→ WHAT THE TASK ASKS:
Without including the pictures, copy each line below exactly as it reads.

──────── DATA BLOCK ────────

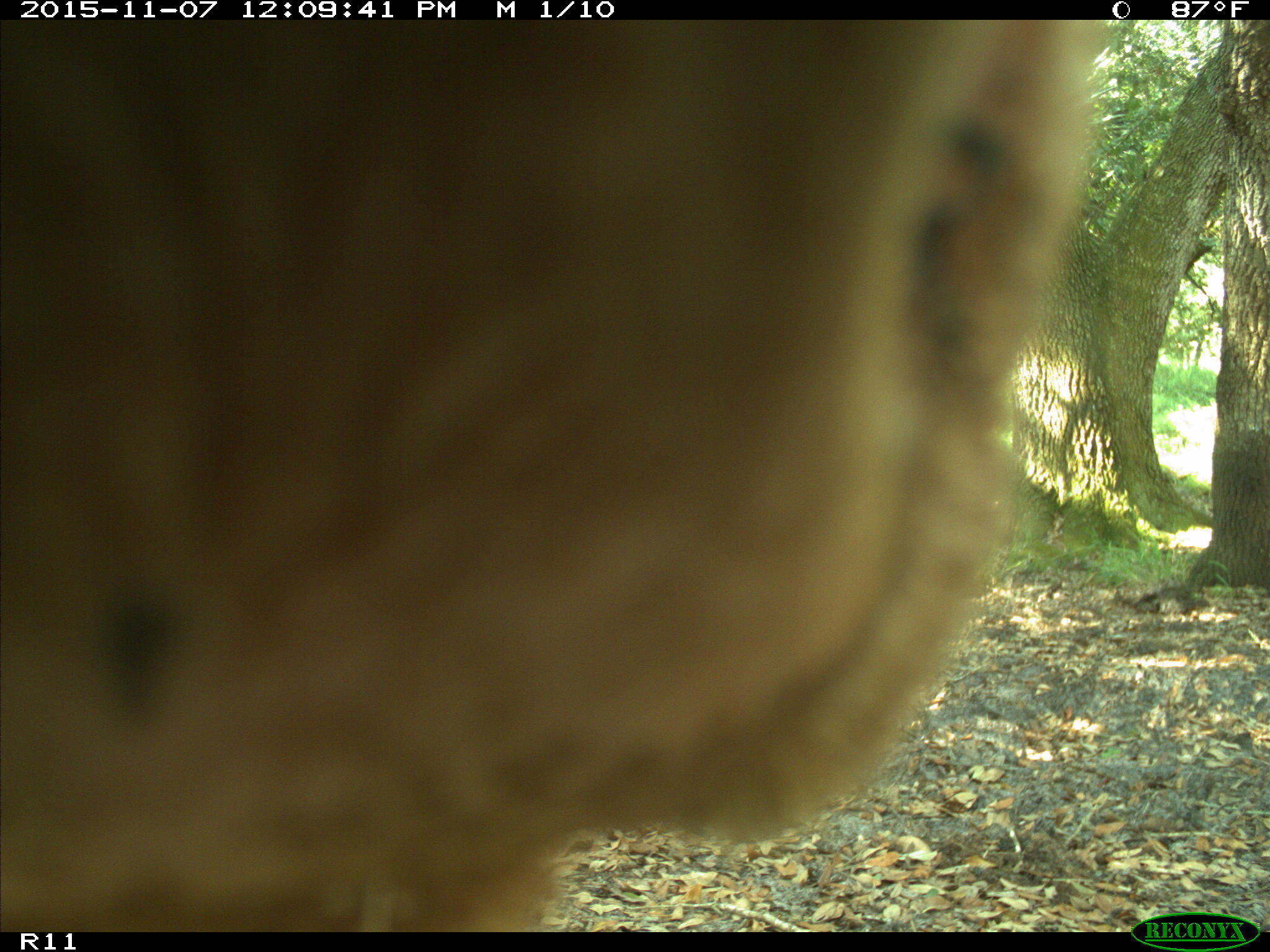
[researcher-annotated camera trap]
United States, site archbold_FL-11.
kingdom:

────────

→ COMPLETED EXERCISE:
[researcher-annotated camera trap]
United States, site archbold_FL-11.
kingdom:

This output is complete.